Jake remained motionless, his face frozen against the window. He forced himself to be still. There was nothing he could do at this moment. He had to wait, as difficult as that was.
“The rest of you,” Tee Ray called out as he moved through the car, “stay seated.”
The passengers did as they were told. The white man had a badge and a gun. He was angry and upset. None of them moved. They awaited his instructions.
Tee Ray prodded Jenny with the barrel of his rifle. “You heard me, nigger. Up!”
Jenny slowly rose to her feet.
Jake still did not remove his face from the cold window. He could not turn around without endangering both Jenny and himself.
Tee Ray pointed to the rear door of the carriage. Jenny walked ahead of him, his rifle in her back. There was only one more row of seats between the rear door and the spot where Jenny had been seated.

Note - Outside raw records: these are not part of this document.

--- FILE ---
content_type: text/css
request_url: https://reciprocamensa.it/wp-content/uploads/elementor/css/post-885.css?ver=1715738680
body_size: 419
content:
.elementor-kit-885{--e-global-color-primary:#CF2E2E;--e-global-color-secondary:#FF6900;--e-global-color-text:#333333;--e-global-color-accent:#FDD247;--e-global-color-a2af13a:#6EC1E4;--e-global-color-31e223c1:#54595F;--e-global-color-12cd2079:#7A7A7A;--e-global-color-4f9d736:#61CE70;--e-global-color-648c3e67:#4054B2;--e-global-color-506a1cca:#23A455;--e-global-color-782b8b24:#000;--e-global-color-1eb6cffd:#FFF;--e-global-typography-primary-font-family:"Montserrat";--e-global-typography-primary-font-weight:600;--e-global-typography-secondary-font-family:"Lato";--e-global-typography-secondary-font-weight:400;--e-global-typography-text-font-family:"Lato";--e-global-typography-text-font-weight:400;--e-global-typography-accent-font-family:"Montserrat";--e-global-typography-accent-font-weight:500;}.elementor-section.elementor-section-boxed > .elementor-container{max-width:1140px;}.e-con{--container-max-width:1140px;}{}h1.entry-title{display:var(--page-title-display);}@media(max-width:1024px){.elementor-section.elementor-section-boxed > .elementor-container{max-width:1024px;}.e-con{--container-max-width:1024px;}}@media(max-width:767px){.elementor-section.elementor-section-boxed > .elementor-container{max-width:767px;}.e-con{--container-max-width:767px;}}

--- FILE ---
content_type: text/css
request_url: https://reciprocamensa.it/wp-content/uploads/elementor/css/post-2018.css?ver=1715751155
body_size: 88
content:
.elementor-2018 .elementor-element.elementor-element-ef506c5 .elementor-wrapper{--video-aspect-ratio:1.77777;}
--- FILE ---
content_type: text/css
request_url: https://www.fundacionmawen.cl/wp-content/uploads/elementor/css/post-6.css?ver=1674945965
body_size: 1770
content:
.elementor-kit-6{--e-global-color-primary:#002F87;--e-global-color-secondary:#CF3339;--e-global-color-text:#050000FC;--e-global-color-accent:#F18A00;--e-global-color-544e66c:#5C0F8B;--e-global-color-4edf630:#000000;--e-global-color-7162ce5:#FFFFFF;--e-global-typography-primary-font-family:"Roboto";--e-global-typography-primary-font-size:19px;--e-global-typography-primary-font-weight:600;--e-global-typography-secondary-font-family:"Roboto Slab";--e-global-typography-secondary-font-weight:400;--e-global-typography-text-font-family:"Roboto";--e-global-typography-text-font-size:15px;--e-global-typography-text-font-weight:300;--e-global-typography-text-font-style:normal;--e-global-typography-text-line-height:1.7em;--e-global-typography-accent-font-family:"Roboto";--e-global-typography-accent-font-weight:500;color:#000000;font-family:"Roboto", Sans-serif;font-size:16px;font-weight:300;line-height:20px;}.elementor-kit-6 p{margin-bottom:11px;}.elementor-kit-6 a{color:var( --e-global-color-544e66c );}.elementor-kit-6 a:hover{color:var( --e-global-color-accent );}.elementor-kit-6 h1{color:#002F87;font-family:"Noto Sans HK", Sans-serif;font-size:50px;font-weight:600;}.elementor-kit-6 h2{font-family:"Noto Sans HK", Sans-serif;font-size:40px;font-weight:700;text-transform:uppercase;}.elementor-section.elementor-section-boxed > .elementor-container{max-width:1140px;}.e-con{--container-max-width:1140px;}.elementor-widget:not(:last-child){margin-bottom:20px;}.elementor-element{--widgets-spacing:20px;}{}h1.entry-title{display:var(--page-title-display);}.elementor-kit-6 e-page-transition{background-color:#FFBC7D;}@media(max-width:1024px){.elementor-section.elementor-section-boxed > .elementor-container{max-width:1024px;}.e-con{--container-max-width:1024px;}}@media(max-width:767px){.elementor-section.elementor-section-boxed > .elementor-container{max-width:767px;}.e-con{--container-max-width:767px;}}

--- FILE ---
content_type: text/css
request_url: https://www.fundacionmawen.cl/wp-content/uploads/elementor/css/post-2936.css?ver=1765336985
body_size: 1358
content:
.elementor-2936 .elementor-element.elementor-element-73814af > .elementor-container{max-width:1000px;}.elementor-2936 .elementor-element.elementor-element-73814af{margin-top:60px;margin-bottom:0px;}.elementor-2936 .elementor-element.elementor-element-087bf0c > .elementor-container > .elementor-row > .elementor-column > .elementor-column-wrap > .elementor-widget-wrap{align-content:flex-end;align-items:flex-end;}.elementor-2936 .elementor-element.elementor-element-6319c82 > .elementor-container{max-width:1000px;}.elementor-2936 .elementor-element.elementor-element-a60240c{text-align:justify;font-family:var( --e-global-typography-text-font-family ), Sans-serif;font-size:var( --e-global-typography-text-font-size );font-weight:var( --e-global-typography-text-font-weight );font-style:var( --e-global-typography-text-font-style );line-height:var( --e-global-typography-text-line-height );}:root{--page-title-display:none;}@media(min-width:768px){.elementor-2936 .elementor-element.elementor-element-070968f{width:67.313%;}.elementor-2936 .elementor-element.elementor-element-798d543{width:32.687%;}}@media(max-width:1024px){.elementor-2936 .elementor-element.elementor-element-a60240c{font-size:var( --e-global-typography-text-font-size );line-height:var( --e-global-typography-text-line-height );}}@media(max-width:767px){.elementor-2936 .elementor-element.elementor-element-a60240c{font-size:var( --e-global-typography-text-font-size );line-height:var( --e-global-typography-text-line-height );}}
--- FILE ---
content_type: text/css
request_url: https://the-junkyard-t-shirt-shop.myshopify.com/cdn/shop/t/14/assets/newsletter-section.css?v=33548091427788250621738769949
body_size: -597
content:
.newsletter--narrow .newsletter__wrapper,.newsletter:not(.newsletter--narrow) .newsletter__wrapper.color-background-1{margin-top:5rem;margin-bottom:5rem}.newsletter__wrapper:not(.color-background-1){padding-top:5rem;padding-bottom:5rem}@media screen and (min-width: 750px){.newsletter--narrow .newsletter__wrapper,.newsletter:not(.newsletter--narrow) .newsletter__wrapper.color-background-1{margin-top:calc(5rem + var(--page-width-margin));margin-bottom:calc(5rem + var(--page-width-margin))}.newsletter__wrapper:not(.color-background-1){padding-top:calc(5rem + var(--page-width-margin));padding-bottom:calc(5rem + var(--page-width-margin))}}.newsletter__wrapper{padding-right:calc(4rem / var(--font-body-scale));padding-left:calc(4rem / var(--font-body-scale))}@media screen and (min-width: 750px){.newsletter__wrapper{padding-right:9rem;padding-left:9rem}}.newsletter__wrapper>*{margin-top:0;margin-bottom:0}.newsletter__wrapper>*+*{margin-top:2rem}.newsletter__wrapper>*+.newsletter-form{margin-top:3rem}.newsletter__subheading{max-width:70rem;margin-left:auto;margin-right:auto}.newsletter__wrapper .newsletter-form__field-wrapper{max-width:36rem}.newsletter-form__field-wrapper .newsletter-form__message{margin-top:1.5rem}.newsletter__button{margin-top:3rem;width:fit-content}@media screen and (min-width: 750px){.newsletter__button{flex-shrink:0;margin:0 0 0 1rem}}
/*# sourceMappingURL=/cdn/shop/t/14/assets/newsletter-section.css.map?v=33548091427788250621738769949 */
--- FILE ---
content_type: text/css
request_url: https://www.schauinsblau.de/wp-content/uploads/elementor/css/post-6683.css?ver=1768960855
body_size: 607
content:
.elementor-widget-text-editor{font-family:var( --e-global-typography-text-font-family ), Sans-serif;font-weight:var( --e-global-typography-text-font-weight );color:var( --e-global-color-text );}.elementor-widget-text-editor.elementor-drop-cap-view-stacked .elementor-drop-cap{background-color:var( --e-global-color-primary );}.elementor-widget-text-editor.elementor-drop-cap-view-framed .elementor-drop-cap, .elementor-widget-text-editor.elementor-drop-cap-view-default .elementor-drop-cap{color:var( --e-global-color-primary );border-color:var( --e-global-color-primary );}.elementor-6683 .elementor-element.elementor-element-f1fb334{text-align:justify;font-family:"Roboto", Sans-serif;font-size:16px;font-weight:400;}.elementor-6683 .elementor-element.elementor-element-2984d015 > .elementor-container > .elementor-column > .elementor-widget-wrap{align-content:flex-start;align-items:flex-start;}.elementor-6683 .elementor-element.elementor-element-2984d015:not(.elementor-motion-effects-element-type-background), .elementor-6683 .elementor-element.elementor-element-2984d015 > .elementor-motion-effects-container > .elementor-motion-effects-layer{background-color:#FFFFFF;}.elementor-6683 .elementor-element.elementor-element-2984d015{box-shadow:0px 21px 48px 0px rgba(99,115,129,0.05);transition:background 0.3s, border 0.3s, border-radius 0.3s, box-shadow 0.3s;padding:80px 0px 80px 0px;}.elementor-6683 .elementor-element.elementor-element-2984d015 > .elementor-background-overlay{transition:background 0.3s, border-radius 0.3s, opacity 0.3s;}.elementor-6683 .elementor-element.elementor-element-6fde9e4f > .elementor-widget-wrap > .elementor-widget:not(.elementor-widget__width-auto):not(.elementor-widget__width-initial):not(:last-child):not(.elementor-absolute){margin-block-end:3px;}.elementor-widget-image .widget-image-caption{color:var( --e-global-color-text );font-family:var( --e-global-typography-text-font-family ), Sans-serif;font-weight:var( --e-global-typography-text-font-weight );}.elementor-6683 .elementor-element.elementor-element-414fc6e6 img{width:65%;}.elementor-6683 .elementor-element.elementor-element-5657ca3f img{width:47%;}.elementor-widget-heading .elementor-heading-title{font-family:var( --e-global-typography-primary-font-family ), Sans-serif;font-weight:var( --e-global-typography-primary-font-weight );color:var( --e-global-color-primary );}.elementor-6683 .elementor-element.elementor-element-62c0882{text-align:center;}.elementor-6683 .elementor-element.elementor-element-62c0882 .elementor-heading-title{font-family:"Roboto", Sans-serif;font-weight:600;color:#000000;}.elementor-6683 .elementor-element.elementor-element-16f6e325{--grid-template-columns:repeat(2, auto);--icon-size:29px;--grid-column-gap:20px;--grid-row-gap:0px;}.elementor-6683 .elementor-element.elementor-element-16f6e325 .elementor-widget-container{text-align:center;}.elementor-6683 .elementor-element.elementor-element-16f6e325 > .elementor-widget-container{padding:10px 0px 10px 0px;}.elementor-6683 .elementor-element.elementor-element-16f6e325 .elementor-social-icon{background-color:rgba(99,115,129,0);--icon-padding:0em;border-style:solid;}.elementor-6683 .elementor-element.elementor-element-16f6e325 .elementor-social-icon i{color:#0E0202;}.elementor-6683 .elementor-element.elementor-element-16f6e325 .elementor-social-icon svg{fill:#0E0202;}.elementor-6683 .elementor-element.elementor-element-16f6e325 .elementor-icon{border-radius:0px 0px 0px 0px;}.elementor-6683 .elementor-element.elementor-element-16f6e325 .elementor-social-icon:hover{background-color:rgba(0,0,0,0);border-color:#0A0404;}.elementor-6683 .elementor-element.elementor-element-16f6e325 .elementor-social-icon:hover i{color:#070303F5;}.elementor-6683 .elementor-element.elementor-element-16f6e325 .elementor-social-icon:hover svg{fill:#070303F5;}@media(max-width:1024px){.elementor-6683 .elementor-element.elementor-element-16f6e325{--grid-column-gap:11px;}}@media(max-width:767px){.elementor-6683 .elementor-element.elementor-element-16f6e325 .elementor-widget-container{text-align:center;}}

“Now,” Tee Ray called out loudly so everyone could hear him, “this is law business. You ain't seen nothin', and you ain't gonna say nothin'.”
Jake heard the rustle of Jenny's dress and the scuffling of Tee Ray's boots as they moved toward the back of the car. Now it was time to put an end to his fears. Now was the time to act, while Tee Ray's back was to him.
Jenny reached the rear door.
“Open it!” Tee Ray commanded.
At the same moment that Jenny complied, pulling the door open and filling the compartment with the loud rush of wind and the roaring clatter of the wheels on the track as the train speeded through the woody marsh, Tee Ray felt a sharp object in his lower back and heard a man's voice say firmly, “Drop the rifle, or I'll slice your spinal cord in half. You'll be crippled for life.”